Suresh Krishnamurthy


Mr Bart Hellemans (left), MD and CEO; Ms Kavita Hurry, MD and CEO, ING Vysya Mututal Fund; and Mr Yuo Metzelaar, MD and CEO, ING Vysya Life Insurance... Carving a niche in retail banking.

SHAREHOLDERS of ING Vysya Bank should subscribe to the rights offer. The three shares for every share held offer is being made at a substantial discount to the market price. As such, any failure to subscribe would lead to substantial erosion in the value of their holdings. As regards existing holdings, shareholders can continue to retain their holdings. Fresh purchases can be made after observing the performance for the quarter ended March 2005.

Clean-up act

ING Vysya Bank has put through a massive clean up of balance-sheet over the past couple of years. The bank had written-off assets, jacked up the provision for non-performing assets and made some even for some non-banking assets.

It has also been making provision for losses suffered by associates, mainly ING Vysya Life Insurance, in which the bank holds a sizeable stake. These provisions and depreciation have pulled down the bank's profits.

Just when the need for provisions for bad loans fell, the bank has had to deal with rising interest rates. This required additional provisions for depreciation in the value of investments and the bank reported losses for the nine months ended December 2004.

§ **SOURCE MATERIAL**:
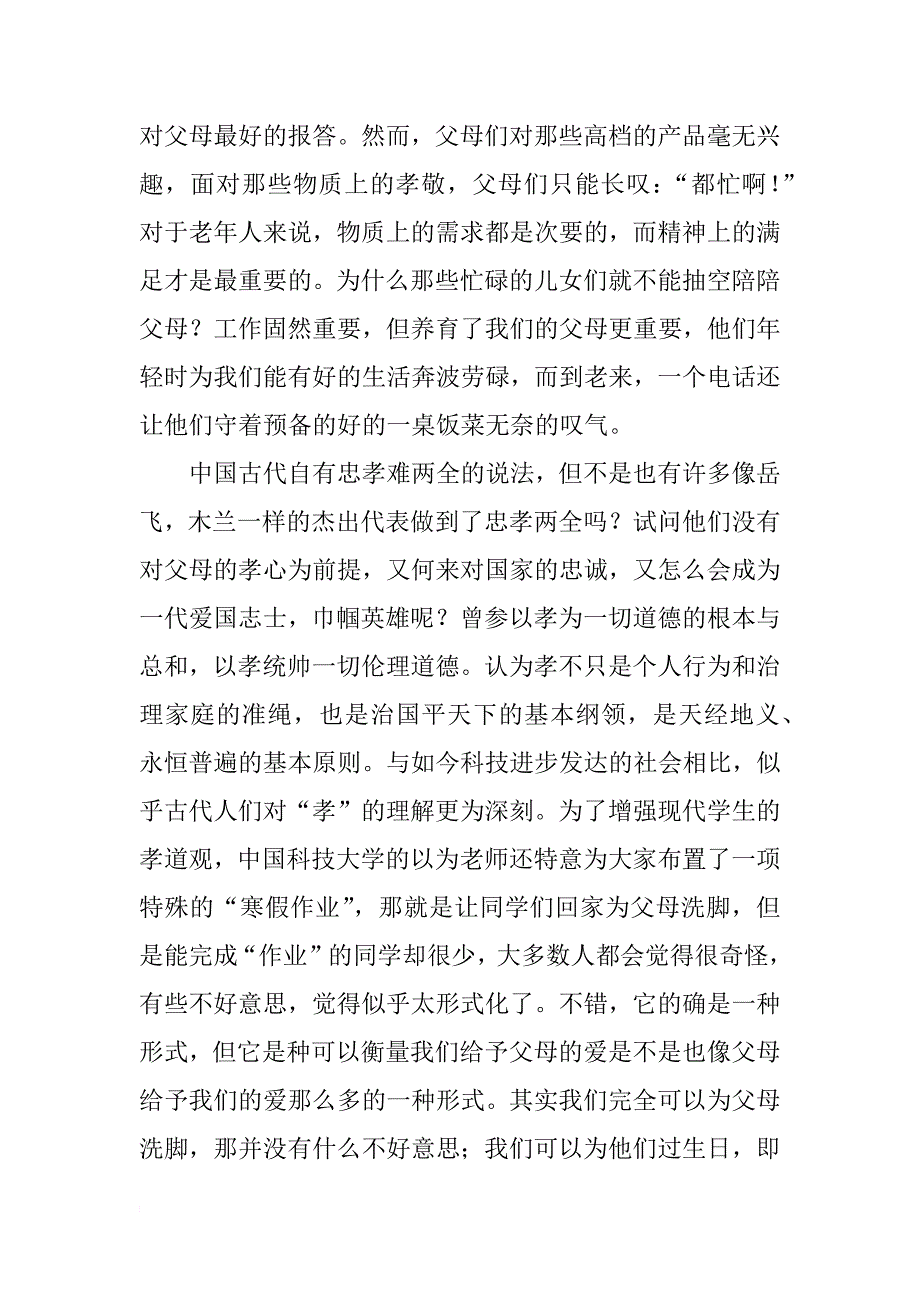 对父母最好的报答。然而，父母们对那些高档的产品毫无兴趣，面对那些物质上的孝敬，父母们只能长叹：“都忙啊！”对于老年人来说，物质上的需求都是次要的，而精神上的满足才是最重要的。为什么那些忙碌的儿女们就不能抽空陪陪父母？工作固然重要，但养育了我们的父母更重要，他们年轻时为我们能有好的生活奔波劳碌，而到老来，一个电话还让他们守着预备的好的一桌饭菜无奈的叹气。

中国古代自有忠孝难两全的说法，但不是也有许多像岳飞，木兰一样的杰出代表做到了忠孝两全吗？试问他们没有对父母的孝心为前提，又何来对国家的忠诚，又怎么会成为一代爱国志士，巾帼英雄呢？曾参以孝为一切道德的根本与总和，以孝统帅一切伦理道德。认为孝不只是个人行为和治理家庭的准绳，也是治国平天下的基本纲领，是天经地义、永恒普遍的基本原则。与如今科技进步发达的社会相比，似乎古代人们对“孝”的理解更为深刻。为了增强现代学生的孝道观，中国科技大学的以为老师还特意为大家布置了一项特殊的“寒假作业”，那就是让同学们回家为父母洗脚，但是能完成“作业”的同学却很少，大多数人都会觉得很奇怪，有些不好意思，觉得似乎太形式化了。不错，它的确是一种形式，但它是种可以衡量我们给予父母的爱是不是也像父母给予我们的爱那么多的一种形式。其实我们完全可以为父母洗脚，那并没有什么不好意思；我们可以为他们过生日，即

§ **PROBLEMS TO WORK ON**:
1. Transcribe the ING Vysya Bank article from "It has also" up to and including "the bank's profits.".
2. Answer these questions using the ING Vysya Bank article:
(a) How many shares does the rights offer give for every share held?
(b) Which associate does the text name as the main one whose losses the bank has been making provision for?
(c) For what period did the bank report losses?

§ **ANSWERS TO THE EXERCISES**:
1.
It has also been making provision for losses suffered by associates, mainly ING Vysya Life Insurance, in which the bank holds a sizeable stake. These provisions and depreciation have pulled down the bank's profits.

2.
(a) Three shares.
(b) ING Vysya Life Insurance.
(c) The nine months ended December 2004.